The slaves outnumbered the ogres here, but the weapons and the narrow frontage all worked to the defenders’ favor. Mouse heard murmurs of dismay and a few cries of fear, coming from the slaves who were massed behind him. As if sensing this wavering morale, the captain of the ogres shouted something, and the heavy formation, spearheads gleaming like wicked swords, broke into a trot, still holding those tight, precise ranks.

Mouse raised his sword. “Archers, shower them with arrows!” he called. “Highlanders and Arktos, meet them with your blades and your blood!”

Thane Larsgall was beside him, the man’s bearded face creased into an almost bestial smile. He held his hammer high and cried out an ululating challenge. The shout was picked up by the humans of both tribes.

The tromp of the ogre march was a drumbeat in the corridor. Arrows poured down, bouncing from the shields, here and there penetrating the chinks in the enemy armor. No order was given, no signal made, but as if they shared the same mind the humans surged forward against the ogre steel.

Grimwar Bane stared at the captive human woman, who in some ways reminded him of Thraid. She had that same buxom, attractive shape, and her eyes were large and entrancing, even now as they burned with anger and contempt. At the same time, he saw an intelligence there, a depth of knowledge and wisdom that far exceeded any ogress, even his shrewd queen.

“I think I start to understand your feelings,” he said, surprising himself with the blunt truth of the statement.

She shook her head in what was almost a gesture of pity. “What does a monster like you understand about anything?”

“A monster?” The king felt genuinely hurt. “I try to rule my realm with wisdom and care. I study, and I learn, and I rule.”

“You’re a killer of innocents, a maker of war!” she declared, though her eyes narrowed as she seemed to consider his words.

“You are an interesting person,” he said. “I regret that we are forced to be enemies by the reason of your birth.”

“It’s not my birth,” she retorted, glaring at him. “It’s because you keep coming out of your city and attacking my people, dragging us into slavery or killing us. That’s why we’re enemies!”

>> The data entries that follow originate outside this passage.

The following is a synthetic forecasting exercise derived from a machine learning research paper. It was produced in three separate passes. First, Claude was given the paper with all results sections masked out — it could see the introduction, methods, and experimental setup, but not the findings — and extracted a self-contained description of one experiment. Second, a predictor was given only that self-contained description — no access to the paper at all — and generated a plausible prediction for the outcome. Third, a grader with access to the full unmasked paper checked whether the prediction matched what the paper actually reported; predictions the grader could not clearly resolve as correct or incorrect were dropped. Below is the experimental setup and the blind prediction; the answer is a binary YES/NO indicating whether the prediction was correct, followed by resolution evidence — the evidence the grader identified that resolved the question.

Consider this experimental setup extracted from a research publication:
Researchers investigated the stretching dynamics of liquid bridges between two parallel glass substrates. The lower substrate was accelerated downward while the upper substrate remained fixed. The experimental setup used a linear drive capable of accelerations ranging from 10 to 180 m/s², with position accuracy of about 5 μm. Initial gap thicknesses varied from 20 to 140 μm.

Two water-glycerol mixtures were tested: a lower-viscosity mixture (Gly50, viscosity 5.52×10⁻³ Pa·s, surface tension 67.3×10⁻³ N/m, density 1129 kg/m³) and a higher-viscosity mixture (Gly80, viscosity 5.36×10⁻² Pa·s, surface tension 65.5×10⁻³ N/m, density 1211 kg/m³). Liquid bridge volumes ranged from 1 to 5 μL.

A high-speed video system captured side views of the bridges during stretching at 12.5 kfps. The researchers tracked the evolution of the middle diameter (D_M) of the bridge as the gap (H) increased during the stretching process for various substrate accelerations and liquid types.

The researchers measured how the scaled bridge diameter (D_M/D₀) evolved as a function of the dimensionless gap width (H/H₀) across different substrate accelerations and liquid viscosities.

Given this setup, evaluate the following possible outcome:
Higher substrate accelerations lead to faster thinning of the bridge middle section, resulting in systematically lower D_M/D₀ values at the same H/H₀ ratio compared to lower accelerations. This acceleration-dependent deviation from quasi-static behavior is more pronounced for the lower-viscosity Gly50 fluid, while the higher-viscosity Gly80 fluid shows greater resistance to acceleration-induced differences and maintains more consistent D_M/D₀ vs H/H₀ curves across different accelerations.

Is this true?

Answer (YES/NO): NO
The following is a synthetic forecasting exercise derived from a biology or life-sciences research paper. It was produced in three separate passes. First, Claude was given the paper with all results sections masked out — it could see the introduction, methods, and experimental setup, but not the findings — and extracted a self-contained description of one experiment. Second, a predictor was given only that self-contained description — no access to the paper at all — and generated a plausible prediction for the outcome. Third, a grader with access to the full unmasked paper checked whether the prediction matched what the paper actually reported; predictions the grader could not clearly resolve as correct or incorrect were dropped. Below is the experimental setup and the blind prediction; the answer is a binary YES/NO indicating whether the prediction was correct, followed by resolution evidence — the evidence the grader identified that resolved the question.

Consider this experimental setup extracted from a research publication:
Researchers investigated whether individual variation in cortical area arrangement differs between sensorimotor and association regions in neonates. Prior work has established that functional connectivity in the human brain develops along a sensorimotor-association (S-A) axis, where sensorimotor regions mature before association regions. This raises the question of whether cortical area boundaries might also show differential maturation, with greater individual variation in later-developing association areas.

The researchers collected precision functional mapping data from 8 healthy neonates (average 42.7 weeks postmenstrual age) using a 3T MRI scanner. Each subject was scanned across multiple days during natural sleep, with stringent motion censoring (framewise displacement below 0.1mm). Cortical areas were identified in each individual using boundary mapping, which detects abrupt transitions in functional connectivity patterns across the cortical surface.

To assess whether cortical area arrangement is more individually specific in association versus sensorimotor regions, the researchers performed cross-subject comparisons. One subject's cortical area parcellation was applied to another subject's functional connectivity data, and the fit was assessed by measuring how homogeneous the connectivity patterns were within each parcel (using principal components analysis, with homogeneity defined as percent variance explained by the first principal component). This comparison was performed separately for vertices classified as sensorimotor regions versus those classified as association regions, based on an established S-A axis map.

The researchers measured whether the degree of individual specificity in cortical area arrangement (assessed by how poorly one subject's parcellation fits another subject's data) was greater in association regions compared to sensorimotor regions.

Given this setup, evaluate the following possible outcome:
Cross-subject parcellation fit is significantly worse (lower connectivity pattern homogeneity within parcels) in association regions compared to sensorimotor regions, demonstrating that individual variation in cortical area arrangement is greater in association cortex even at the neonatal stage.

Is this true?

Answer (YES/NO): NO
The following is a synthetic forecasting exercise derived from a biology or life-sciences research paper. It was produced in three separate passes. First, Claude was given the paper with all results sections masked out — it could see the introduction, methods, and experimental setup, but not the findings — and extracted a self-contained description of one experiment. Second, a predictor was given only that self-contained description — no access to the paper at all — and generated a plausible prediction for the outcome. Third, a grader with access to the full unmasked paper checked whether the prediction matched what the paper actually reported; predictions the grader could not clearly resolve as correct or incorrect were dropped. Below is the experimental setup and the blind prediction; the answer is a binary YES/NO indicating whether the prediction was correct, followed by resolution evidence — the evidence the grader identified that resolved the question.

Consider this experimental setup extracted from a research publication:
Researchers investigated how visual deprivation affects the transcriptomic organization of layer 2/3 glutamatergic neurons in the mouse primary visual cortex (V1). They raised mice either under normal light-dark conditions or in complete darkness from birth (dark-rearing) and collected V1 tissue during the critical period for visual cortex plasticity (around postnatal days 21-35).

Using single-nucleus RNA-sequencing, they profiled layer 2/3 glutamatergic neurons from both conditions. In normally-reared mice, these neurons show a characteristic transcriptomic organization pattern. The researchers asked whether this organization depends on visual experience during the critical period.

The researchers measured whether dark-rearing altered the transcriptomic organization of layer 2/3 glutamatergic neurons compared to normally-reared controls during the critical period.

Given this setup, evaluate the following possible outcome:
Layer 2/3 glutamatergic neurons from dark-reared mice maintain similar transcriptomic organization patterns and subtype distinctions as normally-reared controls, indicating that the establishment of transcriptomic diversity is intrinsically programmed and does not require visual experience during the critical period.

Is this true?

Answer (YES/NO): NO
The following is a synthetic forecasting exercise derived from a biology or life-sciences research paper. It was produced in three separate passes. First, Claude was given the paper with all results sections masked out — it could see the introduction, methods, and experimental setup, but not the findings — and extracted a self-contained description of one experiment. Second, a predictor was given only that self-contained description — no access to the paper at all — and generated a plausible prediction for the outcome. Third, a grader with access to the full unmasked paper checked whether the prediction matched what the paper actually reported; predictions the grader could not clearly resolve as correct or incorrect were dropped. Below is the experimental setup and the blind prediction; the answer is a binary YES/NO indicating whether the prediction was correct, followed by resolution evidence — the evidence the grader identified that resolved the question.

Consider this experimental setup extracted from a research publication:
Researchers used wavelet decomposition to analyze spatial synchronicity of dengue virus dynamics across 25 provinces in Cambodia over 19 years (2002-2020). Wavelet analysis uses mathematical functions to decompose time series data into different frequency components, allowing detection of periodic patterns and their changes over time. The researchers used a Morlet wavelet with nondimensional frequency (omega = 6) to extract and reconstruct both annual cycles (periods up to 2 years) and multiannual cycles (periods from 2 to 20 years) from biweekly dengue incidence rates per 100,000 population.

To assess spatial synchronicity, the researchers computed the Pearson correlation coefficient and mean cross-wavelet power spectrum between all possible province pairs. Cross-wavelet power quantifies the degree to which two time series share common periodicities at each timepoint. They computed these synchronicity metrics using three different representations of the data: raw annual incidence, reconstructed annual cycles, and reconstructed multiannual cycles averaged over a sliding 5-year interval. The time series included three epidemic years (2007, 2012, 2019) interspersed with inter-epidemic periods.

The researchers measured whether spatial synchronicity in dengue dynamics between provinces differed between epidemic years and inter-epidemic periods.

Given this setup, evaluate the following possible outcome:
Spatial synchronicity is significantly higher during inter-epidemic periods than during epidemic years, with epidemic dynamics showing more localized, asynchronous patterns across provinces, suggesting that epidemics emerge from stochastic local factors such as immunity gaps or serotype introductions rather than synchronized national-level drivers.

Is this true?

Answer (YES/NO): NO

The king flushed. Nobody spoke to him like this! Even in his anger, his response was not the slap or kick that such a remark would normally have provoked. By Gonnas, why did she have to make everything so confusing? He wanted to talk to her, and she insisted upon saying these infuriating things!

Abruptly he spun on his heel, stalked out of the palace, and crossed the promenade to the edge of the atrium. It pleased him to see that the battle was progressing well. The humans were being pushed back everywhere. He should be happy, but he was not. Instead, he was confused.

Absently he started along the promenade, walking, not paying attention to where he was going.

He needed to think. Think!

Stariz made her way back to the throne room, satisfied that the ogres were determined to win for their god and their king-or at least, their queen. Her thoughts, when they turned to her husband, were furious. He was a weakling! He lacked the resolve necessary to destroy his enemies, and thus, unless she continued to protect him, it was inevitable that his enemies would destroy him. For the first time, she no longer felt willing to coddle him.